**The problem**
In the dog harness thread below, how would you say this sentence in Spanish: "He has a basic collar, a prong collar, a six foot lead, a one foot tab, and a few tugs and balls."

**Text section**
# Harness Recomendations?



## eyezik (Apr 22, 2010)

I want to get a harness among other things before Brutus' obedience classes start, any recommendations? There seems to be a lot of variations in style and price. Hes almost 6 months so he still has some growing to do, are they kinda a one size fits all or what? 

Anything else you would suggest I pick up for the class? He has a basic collar, a prong collar, a six foot lead, a one foot tab, and a few tugs and balls. 

I saw Hallmark K9 mentioned in another thread, so I will most likely be shopping there. 

Thanks in advance


----------



## HMV (May 17, 2010)

who recommended a prong collar for a 6 month old dog? I think it's a bit young to be using one.


----------



## Chicagocanine (Aug 7, 2008)

It depends what you are going to be using the harness for. There are different styles/types appropriate for different uses such as Schutzhund, tracking, walking, pulling/carting, preventing pulling, etc... Some types (like many leather harnesses) don't have a lot of room for adjustment so in that case you would be better off waiting until he is full grown or close to it.


----------



## eyezik (Apr 22, 2010)

HMV said:


> who recommended a prong collar for a 6 month old dog? I think it's a bit young to be using one.


No one did. He started to get anxious and excited when we would approach any other dogs on walks or at the park, especially small dogs. He would begin to pull and using his old choke collar seemed to be choking him. He didn't respond well at all to any corrections with a choke collar so I decided on a prong collar. It works well, practically effortless with corrections. 

Is he too young for it? I'm not extreme in the least with corrections, he doesn't appear to be hurt as a result of using it. All in all, it works well. Am I doing something wrong? Feel free to criticize me as Ive been around dogs my whole life, but this is my first experience training and socializing a dog to do just about anything and go anywhere with me.

**Dataset**

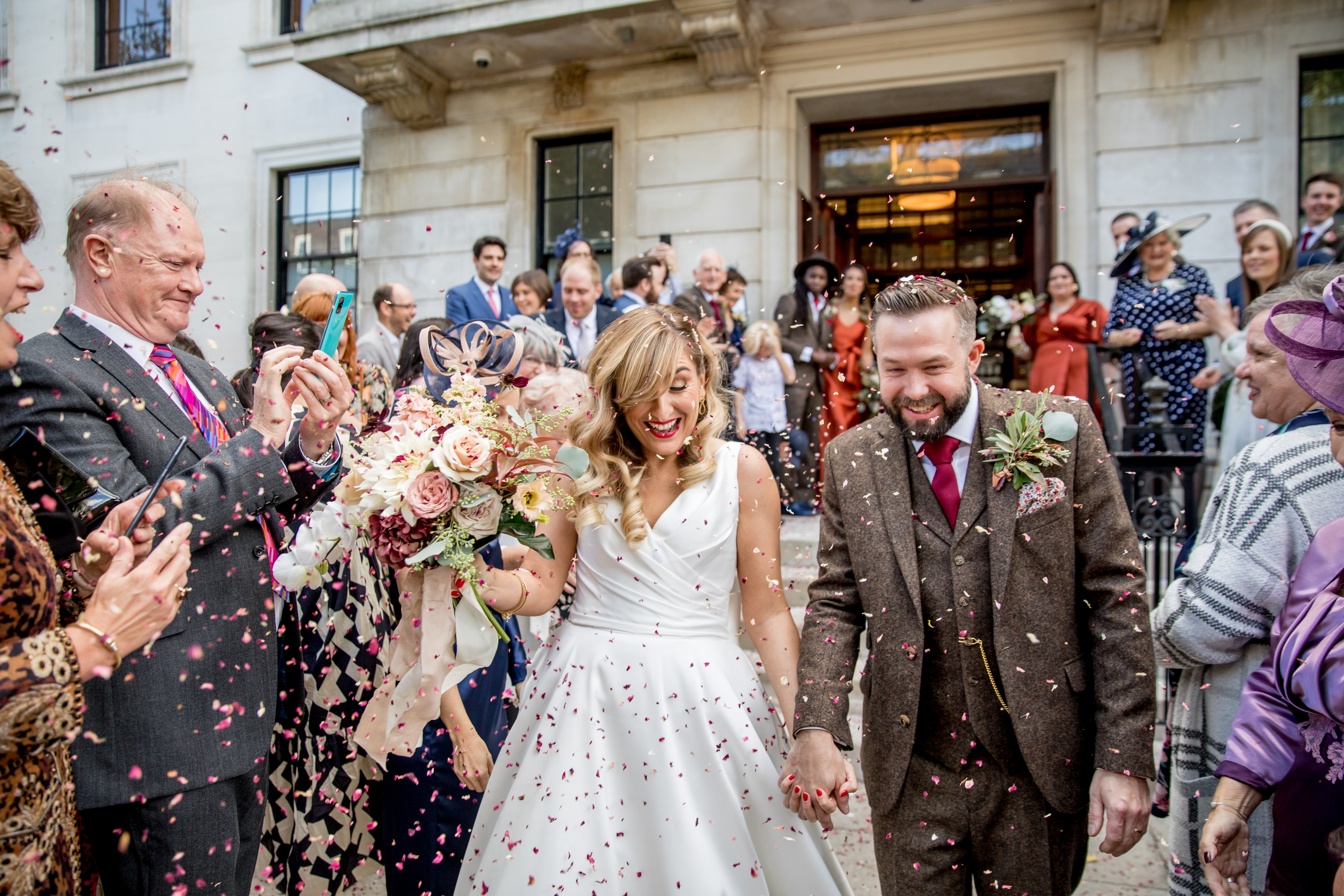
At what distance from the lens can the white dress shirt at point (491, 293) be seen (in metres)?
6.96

==

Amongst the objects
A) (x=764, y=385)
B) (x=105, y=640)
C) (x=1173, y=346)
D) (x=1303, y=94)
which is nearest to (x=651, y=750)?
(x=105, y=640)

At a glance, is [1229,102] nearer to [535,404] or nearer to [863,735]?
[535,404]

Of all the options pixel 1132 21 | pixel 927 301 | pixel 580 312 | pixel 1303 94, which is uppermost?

==

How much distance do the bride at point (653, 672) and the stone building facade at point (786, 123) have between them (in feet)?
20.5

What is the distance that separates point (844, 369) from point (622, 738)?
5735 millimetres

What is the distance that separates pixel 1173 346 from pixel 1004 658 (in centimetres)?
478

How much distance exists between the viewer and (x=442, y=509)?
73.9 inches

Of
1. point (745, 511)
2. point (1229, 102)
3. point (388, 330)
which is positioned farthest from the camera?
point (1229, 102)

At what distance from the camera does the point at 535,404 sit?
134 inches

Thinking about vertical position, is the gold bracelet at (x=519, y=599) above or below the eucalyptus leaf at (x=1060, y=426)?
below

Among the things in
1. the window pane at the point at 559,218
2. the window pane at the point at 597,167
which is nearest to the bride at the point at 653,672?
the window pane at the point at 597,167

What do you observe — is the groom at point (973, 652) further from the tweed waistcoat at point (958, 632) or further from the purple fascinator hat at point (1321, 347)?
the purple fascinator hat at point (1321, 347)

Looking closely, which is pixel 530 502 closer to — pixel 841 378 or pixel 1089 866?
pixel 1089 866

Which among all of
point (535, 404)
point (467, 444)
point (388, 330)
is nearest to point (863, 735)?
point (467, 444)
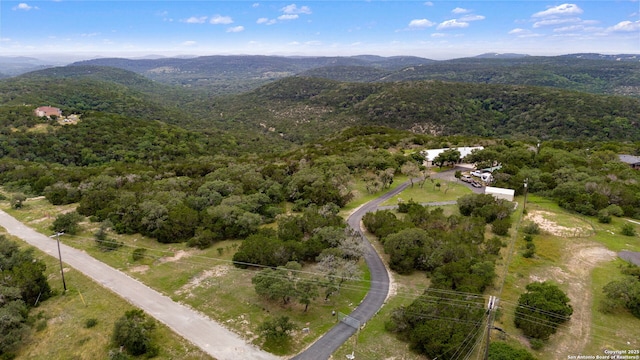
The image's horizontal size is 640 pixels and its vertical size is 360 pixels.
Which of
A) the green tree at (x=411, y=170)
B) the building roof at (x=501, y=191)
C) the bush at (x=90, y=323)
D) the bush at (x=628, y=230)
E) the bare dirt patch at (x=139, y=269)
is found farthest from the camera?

**The completed task**
Tiene un collar básico, un collar de púas, una correa de seis pies, una correa corta de un pie y algunos juguetes para tirar y pelotas.